Records for the exercise:
============================================================

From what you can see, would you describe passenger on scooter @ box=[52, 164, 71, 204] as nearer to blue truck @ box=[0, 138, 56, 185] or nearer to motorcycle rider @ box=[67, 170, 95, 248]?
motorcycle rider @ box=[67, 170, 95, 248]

============================================================

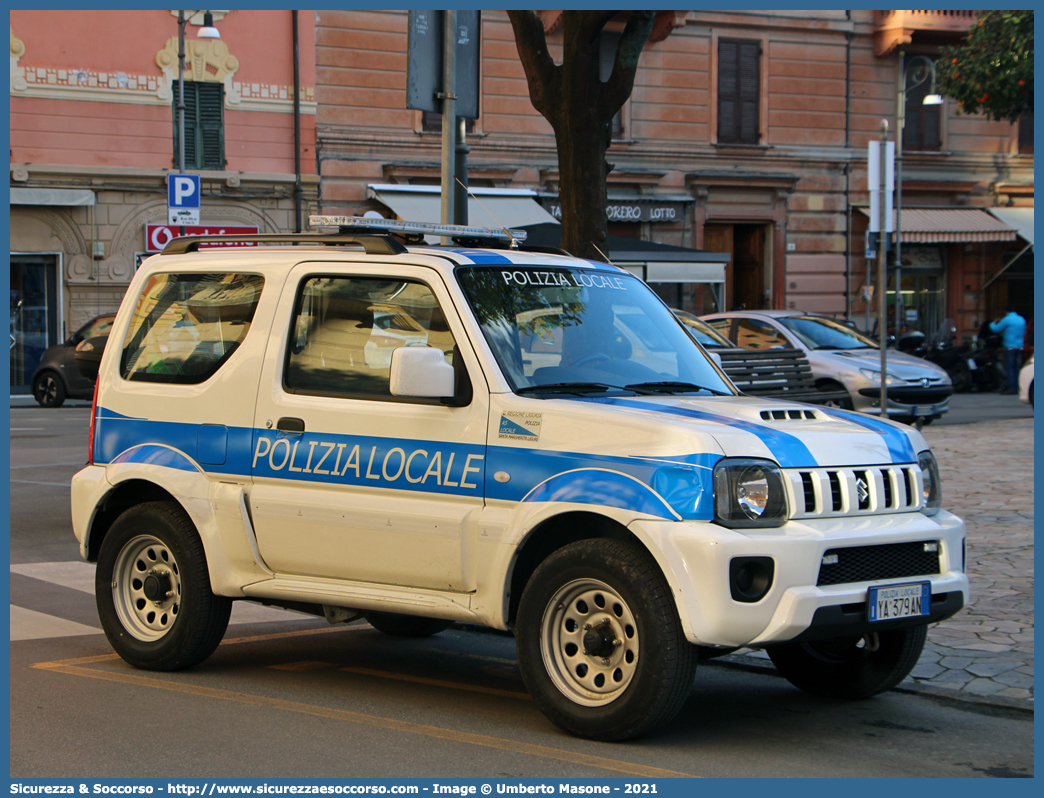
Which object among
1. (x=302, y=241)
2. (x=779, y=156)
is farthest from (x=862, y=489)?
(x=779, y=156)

============================================================

What you have to do: Give only the number of lines in the items above that contain the word "rider".

Output below: 2